Ml-pythonHow-ToBeginner · 4 min read

How to Use Airflow for ML Pipeline: Step-by-Step Guide

Use Apache Airflow to create a directed acyclic graph (DAG) that defines your ML pipeline steps as tasks. Each task runs a part of the ML workflow like data preprocessing, training, and evaluation, scheduled and monitored by Airflow.

📐

Syntax

An Airflow ML pipeline is defined as a DAG (Directed Acyclic Graph) where each node is a task. Tasks are created using operators like PythonOperator to run Python functions. The DAG defines task order and scheduling.

DAG: The workflow container with schedule and default args.
Task: A unit of work, e.g., data cleaning or model training.
Operator: Defines what the task does, e.g., run Python code.
Dependencies: Set task order with task1 >> task2.

python

from airflow import DAG
from airflow.operators.python import PythonOperator
from datetime import datetime

def preprocess():
    print('Preprocessing data')

def train():
    print('Training model')

def evaluate():
    print('Evaluating model')

with DAG('ml_pipeline', start_date=datetime(2024, 1, 1), schedule_interval='@daily', catchup=False) as dag:
    task_preprocess = PythonOperator(task_id='preprocess', python_callable=preprocess)
    task_train = PythonOperator(task_id='train', python_callable=train)
    task_evaluate = PythonOperator(task_id='evaluate', python_callable=evaluate)

    task_preprocess >> task_train >> task_evaluate

💻

Example

This example shows a simple ML pipeline with three tasks: preprocessing data, training a model, and evaluating it.

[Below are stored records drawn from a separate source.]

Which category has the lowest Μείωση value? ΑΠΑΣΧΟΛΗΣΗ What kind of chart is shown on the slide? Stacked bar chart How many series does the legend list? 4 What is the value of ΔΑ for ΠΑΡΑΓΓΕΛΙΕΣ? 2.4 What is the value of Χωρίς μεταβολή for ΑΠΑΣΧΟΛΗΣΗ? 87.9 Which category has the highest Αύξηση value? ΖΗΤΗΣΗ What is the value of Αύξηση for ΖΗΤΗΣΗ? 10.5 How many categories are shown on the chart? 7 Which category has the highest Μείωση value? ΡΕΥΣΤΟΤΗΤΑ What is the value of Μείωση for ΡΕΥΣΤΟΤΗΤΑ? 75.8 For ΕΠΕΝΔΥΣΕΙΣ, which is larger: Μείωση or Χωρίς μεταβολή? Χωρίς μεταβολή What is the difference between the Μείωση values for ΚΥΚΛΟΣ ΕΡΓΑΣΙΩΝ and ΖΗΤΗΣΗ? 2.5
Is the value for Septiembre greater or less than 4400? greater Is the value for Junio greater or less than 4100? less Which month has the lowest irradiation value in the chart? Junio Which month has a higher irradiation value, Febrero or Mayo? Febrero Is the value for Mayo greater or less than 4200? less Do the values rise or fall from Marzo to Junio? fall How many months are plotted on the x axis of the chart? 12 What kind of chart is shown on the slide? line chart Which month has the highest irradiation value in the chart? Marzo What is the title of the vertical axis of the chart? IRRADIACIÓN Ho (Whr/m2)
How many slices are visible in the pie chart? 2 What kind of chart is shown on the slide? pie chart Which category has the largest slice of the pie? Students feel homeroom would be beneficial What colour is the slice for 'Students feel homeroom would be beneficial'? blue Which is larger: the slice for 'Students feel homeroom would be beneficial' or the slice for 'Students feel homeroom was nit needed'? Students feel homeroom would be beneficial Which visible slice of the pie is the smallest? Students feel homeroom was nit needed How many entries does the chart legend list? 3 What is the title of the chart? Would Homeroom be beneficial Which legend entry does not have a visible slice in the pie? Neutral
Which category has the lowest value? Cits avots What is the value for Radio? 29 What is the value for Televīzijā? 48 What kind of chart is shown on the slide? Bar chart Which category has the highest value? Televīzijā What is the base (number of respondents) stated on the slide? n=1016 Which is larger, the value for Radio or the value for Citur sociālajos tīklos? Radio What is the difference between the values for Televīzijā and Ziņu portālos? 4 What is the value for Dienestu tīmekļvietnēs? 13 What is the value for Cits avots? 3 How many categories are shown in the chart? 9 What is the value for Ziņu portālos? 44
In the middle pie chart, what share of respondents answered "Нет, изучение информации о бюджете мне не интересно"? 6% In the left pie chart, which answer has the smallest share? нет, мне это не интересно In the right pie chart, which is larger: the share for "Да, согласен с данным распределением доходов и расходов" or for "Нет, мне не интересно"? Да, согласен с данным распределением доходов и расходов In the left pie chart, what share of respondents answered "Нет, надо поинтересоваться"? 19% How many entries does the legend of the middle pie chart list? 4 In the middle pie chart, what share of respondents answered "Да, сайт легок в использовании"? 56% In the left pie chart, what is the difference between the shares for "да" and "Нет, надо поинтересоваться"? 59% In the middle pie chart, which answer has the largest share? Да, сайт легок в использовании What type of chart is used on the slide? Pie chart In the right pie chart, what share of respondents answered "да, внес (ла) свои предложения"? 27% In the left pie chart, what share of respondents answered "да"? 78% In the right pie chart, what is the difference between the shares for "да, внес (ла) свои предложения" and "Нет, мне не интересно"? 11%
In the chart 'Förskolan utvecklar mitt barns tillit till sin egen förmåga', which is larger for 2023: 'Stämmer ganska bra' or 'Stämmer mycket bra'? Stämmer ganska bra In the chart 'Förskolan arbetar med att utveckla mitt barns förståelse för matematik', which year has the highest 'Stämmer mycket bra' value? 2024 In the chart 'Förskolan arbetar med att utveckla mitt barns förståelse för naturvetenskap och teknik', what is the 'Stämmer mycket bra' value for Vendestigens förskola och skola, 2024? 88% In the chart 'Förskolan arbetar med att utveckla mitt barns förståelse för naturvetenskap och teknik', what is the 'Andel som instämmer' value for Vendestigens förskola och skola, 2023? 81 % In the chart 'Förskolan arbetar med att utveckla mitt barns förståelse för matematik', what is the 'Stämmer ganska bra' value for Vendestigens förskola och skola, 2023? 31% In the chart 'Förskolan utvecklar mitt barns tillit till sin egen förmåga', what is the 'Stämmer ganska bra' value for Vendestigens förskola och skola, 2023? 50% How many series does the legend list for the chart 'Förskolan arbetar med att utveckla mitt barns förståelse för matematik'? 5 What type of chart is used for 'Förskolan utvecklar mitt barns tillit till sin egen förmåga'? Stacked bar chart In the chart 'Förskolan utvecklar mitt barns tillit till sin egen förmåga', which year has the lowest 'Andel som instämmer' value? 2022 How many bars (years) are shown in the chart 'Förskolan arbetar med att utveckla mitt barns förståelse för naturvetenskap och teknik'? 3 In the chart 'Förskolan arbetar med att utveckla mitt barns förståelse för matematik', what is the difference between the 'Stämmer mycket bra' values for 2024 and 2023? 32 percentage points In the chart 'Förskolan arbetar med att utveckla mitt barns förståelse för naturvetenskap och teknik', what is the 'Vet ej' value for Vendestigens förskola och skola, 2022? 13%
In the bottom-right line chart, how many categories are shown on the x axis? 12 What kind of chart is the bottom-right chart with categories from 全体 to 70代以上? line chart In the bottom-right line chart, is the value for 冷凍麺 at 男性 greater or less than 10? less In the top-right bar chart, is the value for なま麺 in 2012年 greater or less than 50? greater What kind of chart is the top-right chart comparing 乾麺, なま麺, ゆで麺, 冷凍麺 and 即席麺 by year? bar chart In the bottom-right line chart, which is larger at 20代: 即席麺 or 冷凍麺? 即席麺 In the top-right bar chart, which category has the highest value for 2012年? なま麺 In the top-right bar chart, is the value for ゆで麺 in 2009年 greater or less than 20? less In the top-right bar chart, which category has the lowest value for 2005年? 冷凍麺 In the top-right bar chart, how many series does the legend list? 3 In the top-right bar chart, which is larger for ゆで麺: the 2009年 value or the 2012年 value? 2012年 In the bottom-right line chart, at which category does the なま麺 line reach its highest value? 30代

Each task prints a message to simulate the step. The tasks run in order daily.

python

from airflow import DAG
from airflow.operators.python import PythonOperator
from datetime import datetime

def preprocess():
    print('Preprocessing data')

def train():
    print('Training model')

def evaluate():
    print('Evaluating model')

with DAG('ml_pipeline_example', start_date=datetime(2024, 1, 1), schedule_interval='@daily', catchup=False) as dag:
    preprocess_task = PythonOperator(task_id='preprocess', python_callable=preprocess)
    train_task = PythonOperator(task_id='train', python_callable=train)
    evaluate_task = PythonOperator(task_id='evaluate', python_callable=evaluate)

    preprocess_task >> train_task >> evaluate_task

# To run this DAG, place it in Airflow's DAG folder and start the Airflow scheduler and webserver.

Output

Preprocessing data Training model Evaluating model

⚠️

Common Pitfalls

Not setting task dependencies: Tasks run in parallel by default, so missing >> causes wrong order.
Using heavy computations in tasks: Avoid long blocking code; use external services or batch jobs.
Ignoring task retries and failure handling: Set retries and alerts to handle failures gracefully.
Not using Airflow variables or connections: Hardcoding credentials or paths reduces flexibility and security.

python

from airflow import DAG
from airflow.operators.python import PythonOperator
from datetime import datetime

def train():
    print('Training model')

def evaluate():
    print('Evaluating model')

with DAG('wrong_pipeline', start_date=datetime(2024, 1, 1), schedule_interval='@daily', catchup=False) as dag:
    train_task = PythonOperator(task_id='train', python_callable=train)
    evaluate_task = PythonOperator(task_id='evaluate', python_callable=evaluate)

    # Missing dependency: tasks run in parallel (wrong)

# Correct way:
# train_task >> evaluate_task

📊

Quick Reference

Remember these tips when building ML pipelines with Airflow:

Define your workflow as a DAG with clear task dependencies.
Use PythonOperator for Python code tasks.
Schedule pipelines with schedule_interval (e.g., '@daily').
Set start_date and catchup=False to control runs.
Use Airflow UI to monitor and troubleshoot tasks.

✅

Key Takeaways

Airflow manages ML pipelines by defining tasks in a DAG with clear dependencies.

Use PythonOperator to run Python functions for each ML step like preprocessing and training.

Always set task order with >> to ensure correct execution sequence.

Schedule pipelines with schedule_interval and control runs with start_date and catchup.

Monitor pipelines via Airflow UI and handle failures with retries and alerts.